To say Sumpter nails the part would be an understatement. It’s easily one of 2016’s finest performances, blossoming in depth and breadth and the story travels along its way, an assessment Tanne unsurprisingly agrees with. “Tika would have been an amazing silent film actress,” he states unequivocally. “She’s so expressive, like Lillian Gish. The expressiveness of her eyes, of her face, it’s all pretty remarkable. There are moments that take my breath away. One I love of hers is when Michelle and Barack are walking in the park and she’s about to tell him that her father has MS. This is something the character clearly doesn’t share with people, and the sun is kind of dappling against her face, and you can watch her getting ready to talk about something she just doesn’t, not with anyone, and Tika’s vulnerability in that moment really moves me.”

“In a low budget, independent production like this, having an actor like Tika, it’s a dream come true. It’s that John Ford quote that an actor’s face is the best landscape, and in her case, it really is true.”

There is an elephant in the room, and it has nothing to do with the fact the two characters at the center of the movie Tanne is in the process of seeing released to theatres features the sitting U.S. President and the current First Lady as its two main characters. “I’m a Caucasian man,” the director laughs. “Can’t really hide that, can I? I think, I hope, that, over the years, you pick up little cultural truisms that will feel to an audience when you use them in a movie.”

PHOTO: Roadside Attractions

PHOTO: Roadside Attractions

“For us, for me, yes, Southside with You is a universal love story, but it is also a story about two Black people falling in love. A story about two people who were, and are, preoccupied with race and how they fit into this world.

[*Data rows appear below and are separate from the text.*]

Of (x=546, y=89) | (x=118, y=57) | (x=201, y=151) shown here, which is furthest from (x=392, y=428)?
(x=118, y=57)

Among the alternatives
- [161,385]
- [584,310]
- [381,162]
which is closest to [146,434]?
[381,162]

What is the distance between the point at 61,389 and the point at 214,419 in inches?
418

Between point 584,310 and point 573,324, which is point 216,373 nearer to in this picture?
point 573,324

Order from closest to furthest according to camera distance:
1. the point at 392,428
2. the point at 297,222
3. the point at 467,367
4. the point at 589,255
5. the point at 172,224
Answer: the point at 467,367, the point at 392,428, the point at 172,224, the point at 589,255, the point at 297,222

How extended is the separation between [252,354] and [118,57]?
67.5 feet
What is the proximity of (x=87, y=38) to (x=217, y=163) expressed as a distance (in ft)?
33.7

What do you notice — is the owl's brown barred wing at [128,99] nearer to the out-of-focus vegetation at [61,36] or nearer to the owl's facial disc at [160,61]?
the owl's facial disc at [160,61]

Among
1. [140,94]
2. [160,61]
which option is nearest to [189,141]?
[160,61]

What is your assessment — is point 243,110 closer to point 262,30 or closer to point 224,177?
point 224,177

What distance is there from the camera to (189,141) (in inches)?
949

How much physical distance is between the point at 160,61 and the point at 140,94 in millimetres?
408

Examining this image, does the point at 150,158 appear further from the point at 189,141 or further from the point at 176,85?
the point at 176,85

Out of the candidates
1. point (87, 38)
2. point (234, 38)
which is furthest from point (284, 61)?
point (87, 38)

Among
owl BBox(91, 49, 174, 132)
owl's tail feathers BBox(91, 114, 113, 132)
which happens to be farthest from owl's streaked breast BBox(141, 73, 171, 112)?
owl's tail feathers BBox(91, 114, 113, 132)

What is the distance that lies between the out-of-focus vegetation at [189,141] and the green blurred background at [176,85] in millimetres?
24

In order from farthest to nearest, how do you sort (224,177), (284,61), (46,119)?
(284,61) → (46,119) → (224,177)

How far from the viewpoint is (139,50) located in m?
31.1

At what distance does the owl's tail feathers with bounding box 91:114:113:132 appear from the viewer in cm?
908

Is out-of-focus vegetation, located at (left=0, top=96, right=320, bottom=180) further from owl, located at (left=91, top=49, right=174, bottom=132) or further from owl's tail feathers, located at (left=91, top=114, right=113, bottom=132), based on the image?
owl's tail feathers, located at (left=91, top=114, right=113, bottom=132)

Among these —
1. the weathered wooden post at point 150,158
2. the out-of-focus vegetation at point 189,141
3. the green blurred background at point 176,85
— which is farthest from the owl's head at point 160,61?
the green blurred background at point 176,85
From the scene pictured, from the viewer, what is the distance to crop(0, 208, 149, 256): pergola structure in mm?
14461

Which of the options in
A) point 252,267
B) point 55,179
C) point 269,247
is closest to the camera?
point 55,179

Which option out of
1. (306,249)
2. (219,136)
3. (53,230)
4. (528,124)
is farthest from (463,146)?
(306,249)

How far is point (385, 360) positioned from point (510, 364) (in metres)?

I mean, these are two African American people who are navigating very White cultural waters for much of their lives. Whether it was school, whether it was work, you can’t ignore that stuff. You embrace those nuances. You educate. You learn. This kind of stuff is what makes a difference; it’s what gives the story its power.”

“But, I also had to trust the actors, and not just Tika and Parker, but the entire cast. I had to rely on them to let me know when things felt off, didn’t feel authentic or honest. I mean, honestly, I can’t say I know exactly how to answer the question. I just don’t. I think the only thing you can do is embrace the truth of the people, their relationship and of these characters themselves and just build outwards from there.”

As for the reaction to the film, the filmmaker is understandably delighted by the overwhelmingly positive reactions Southside with You has managed to generate. “I’ve been a movie geek my entire life,” Tanne says with a cheery grin. “I look at reviews, read interviews, watch the box office; I do all of that stuff. So, now that movie is done, now that it is out there in your hands, in the audience’s hands, I feel kind of detached, in a way. I’m just a movie geek grinning from ear-to-ear excited to read about this new movie called Southside with You. It would have been fascinating to me if the reviews had been bad, and there have been a few, but it also would have been fascinating to me had they been positive. It all would have been interesting. But the fact it’s my movie? Well, yeah, that just makes it all kinds of special. I certainly cannot lie about that.”